The family demanded more. Driven into a corner, the IRA put out an extraordinary statement. It had spoken to those who had witnessed the killing, it said, and told them they had nothing to fear by giving evidence against those IRA men involved. And, more than that, it had told the family it would gladly shoot the men involved if that was what they wanted. The family declined the offer.
In an office up two flights of stairs in Sinn Fein headquarters on the Falls Road, its mural of the IRA hunger striker Bobby Sands dominating one wall on the side of the modern building, Gerry Kelly is a frustrated man.
Our whole struggle is being held up to the world, he says, because the few people involved in the killing are not living up to their responsibilities. It is as frustrating for republicans as for anyone else. But, he asks, what should those involved do? What would you do? You have committed a terrible crime, broken all society’s rules … do you simply surrender? What do you do?
Kelly was an IRA man. He shot a prison guard in the head during the Maze prison breakout in 1983 and went on the run for a while, though he was later caught and sent back to Britain. Now he is Sinn Fein’s spokesman on police and justice. The past few weeks have not been easy. Yes it was a horrendous killing, he says, and it is accepted that there were republicans involved, but this was not a sanctioned IRA operation.
The IRA has spoken publicly to say that its members were involved and have been ordered to come forward, and he doesn’t remember that happening before. And it has called for witnesses to come forward. As for the wording of its statement, it is an army: sometimes it speaks like an army.
The republican struggle has been brought into disrepute, he concedes. But there have been an avalanche of attacks on republicans and it is unfounded and it is unfair, he says. There has been an attempt to criminalise republicans.
There is a danger in any society that there are people who will act criminally and that has to be dealt with. The only way forward, he says, is to put so much cumulative pressure on the people involved that eventually they give in.
There are children running through the kitchen of the McCartney house back in the Short Strand. Two play outside with plastic Batman figures. Paula comes outside to have her picture taken, standing shivering in the middle of the street as the light fades.
Behind her is the dark outline of the local police station. Get that in the picture, she says, but she won’t stand too close: one of the men implicated in the killing lives along the road, and she does not want him to think she is being provocative. The houses on this road back on to the close where she lives.
The TV crews have gone, fresh appeals have been made. The campaign is still gathering pace; next, the sisters are off to the White House. But still there is no breakthrough with the witnesses in the bar. Paula does not seem so surprised.
Can you imagine, she says, one moment you are sitting there having a pint, and the next there is a man having his throat cut. And the people who did it are telling you not to say anything. Well, what would you do? she asks. It is the people who went back into the bar and cleaned up the blood and covered it up who need to come forward, she says. Only if they come forward will those who watched them feel safe to talk.

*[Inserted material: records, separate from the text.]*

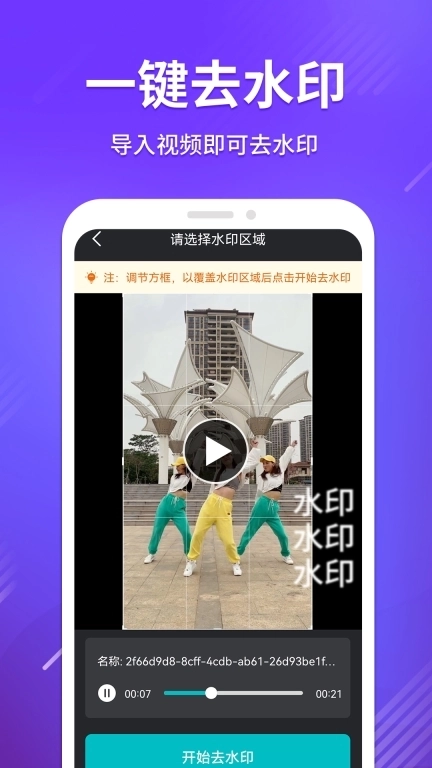 免费视频去水印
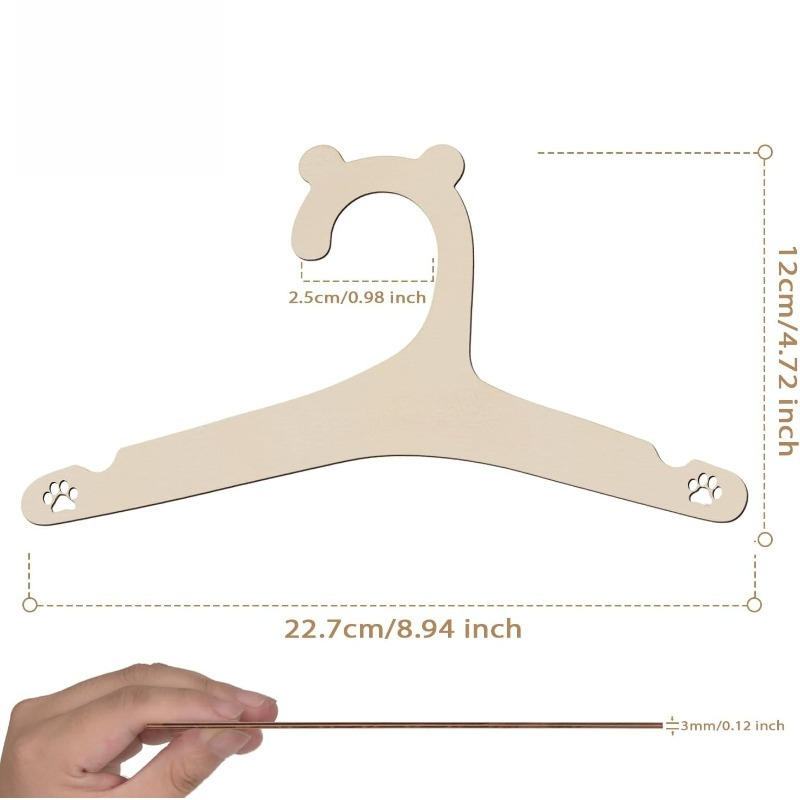 ベビー服ラックかわいいクマ木製子供服ハンガーホームガールプリ - Baby Clothing Rack のレビューと価格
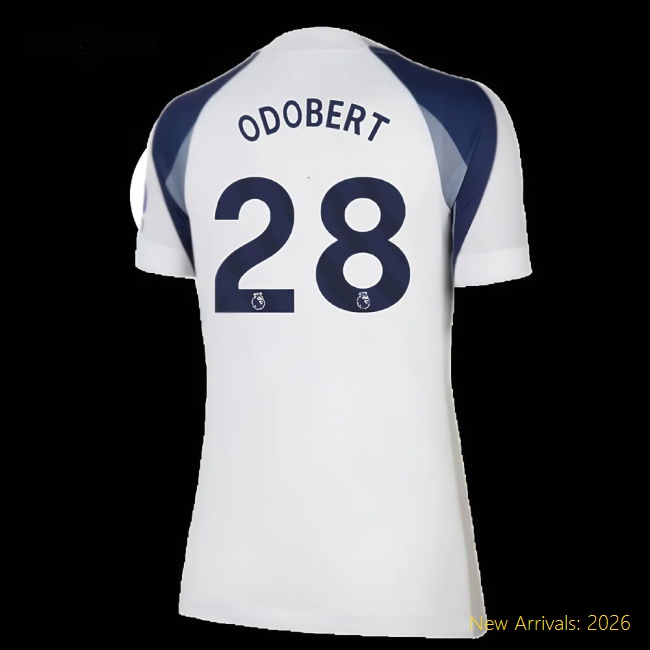 Football Team Womens Odobert Refined Jersey Climacool Stretchy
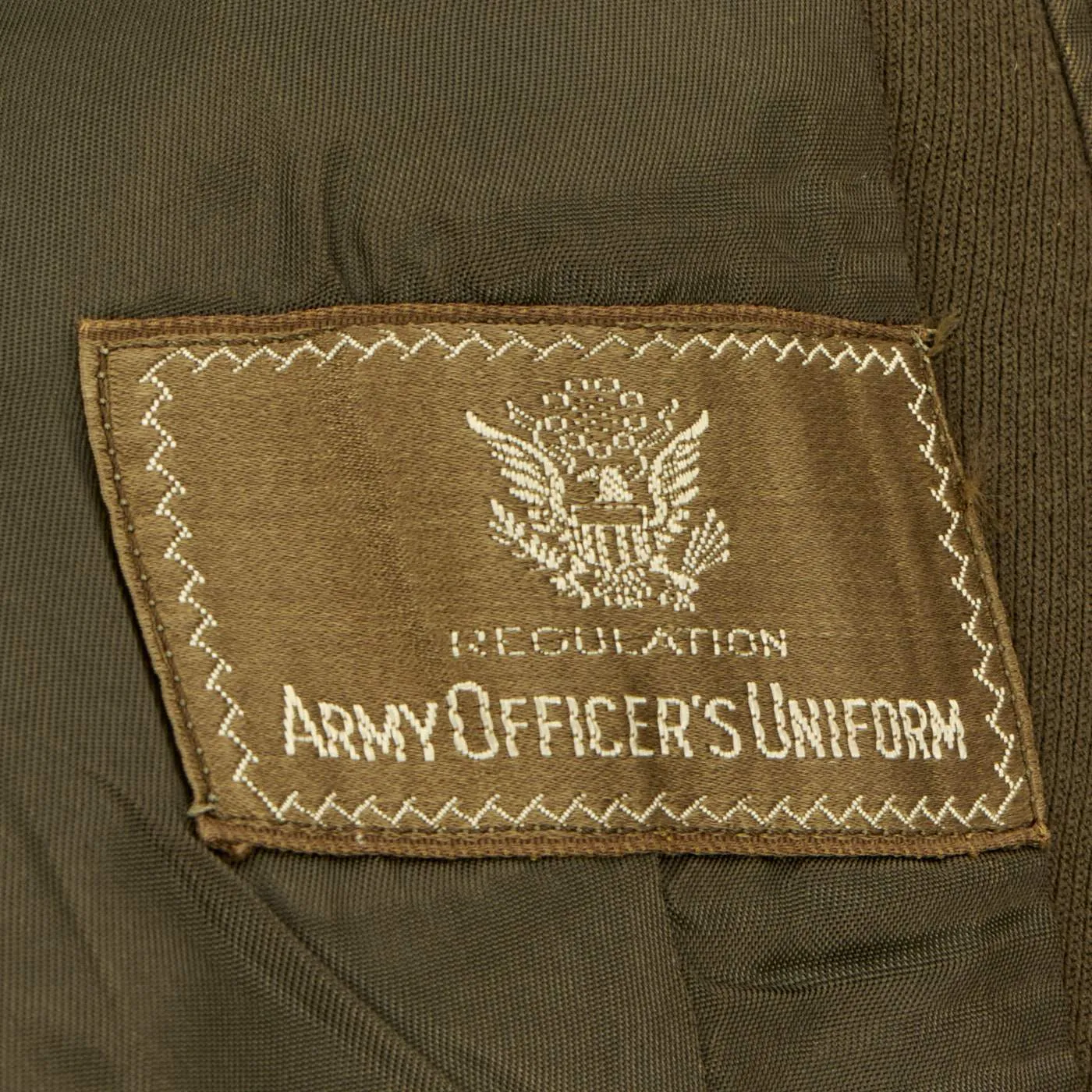 Original U.S. WWII 8th Air Force Bombardier Lieutenant Class A Jacket with Full Bullion Insignia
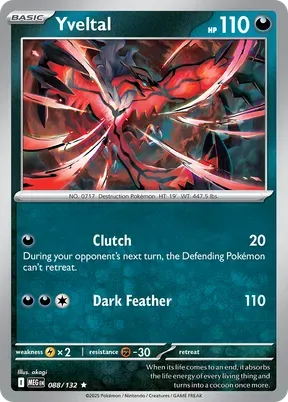 Yveltal #88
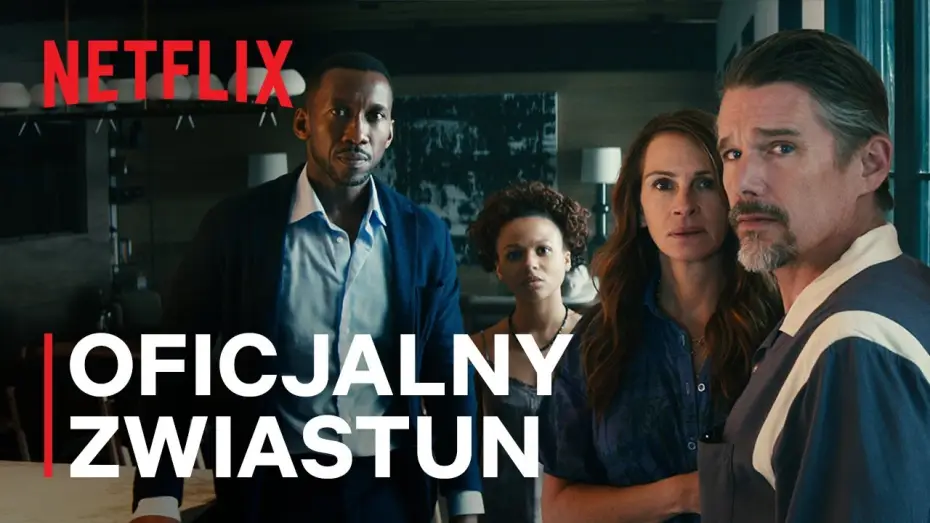 Wideo do filmu Zostaw świat za sobą — Oficjalny zwiastun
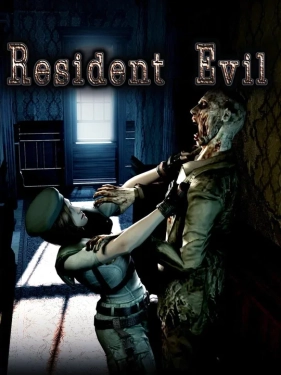 Jaquette Resident Evil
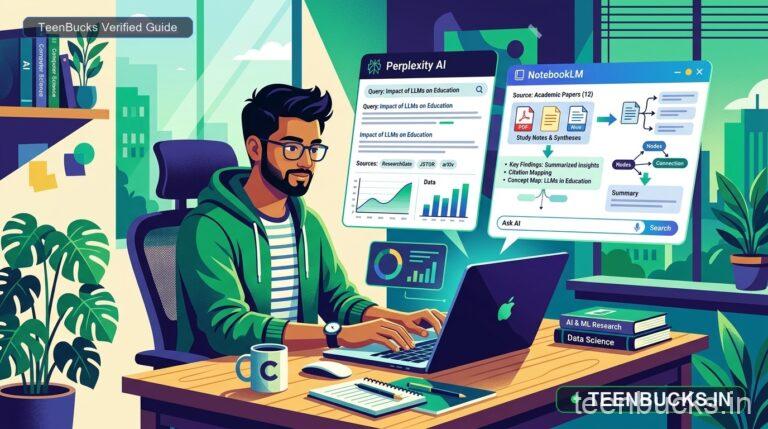 9 Real Ways to Earn Money with Perplexity AI and NotebookLM as a Student in India (2026)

In Magennis’s bar, the manager is taking down posters in the empty room on the other side of the bar, washing the plastic sheeting that covered them in the sink behind the beer taps. So, what happened?
He looks up. Please don’t ask me that again, he says, I don’t want to be rude. Yes, but what happened? How could everyone have been in that toilet? I’m trying to be polite, he says, and he is. Please don’t ask me that question again. But the people in this bar, they did nothing, they have said nothing. They must have been afraid of something. What happened?
There’s nothing to say, he says. Please go.